Note that these probabilities sum only to 5/6 because 1/6 of the probability lies in the case $k=1$ where $M$ has not been defined. (You could choose to define it any way. Zero would be a reasonable definition, if you are going to give away a prize equal to $M$ dollars when the game ends by 5 being hit. If 5 is hit on the first try, no payout is made).

Now, the expectation is simple to compute because each term is the sum of a geometric series.

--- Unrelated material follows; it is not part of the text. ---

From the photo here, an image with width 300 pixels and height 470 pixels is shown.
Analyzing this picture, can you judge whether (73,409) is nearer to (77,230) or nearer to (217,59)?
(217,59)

$$E(M)= \sum_{m \in \{1,2,3,4,6\} } m P(M=m)$$

$$E(M)=1 \sum_{k=2}^{\infty} \frac{1}{6^k}+2 \sum_{k=2}^{\infty} \frac{2^{k-1}-1^{k-1}}{6^k}+3 \sum_{k=2}^{\infty} \frac{3^{k-1}-2^{k-1}}{6^k}+4 \sum_{k=2}^{\infty} \frac{4^{k-1}-3^{k-1}}{6^k}+6 \sum_{k=2}^{\infty} \frac{5^{k-1}-4^{k-1}}{6^k}$$ This comes out to be $$\frac{1}{6}[30 - 0.2 - 0.5 -1 - 4] = 4.05$$

This is also the final answer if you choose to define $M$ as 0 for the case $k=1$

Note: If, for some reason, you decide that in the case of hitting 5 on the first try, you want to declare $M$ to be 1 (can’t see a good reason to do that), then the computation of the expectation will have one additional term $1 \times \frac{1}{6}$, which makes the expectation equal to $4.216667$.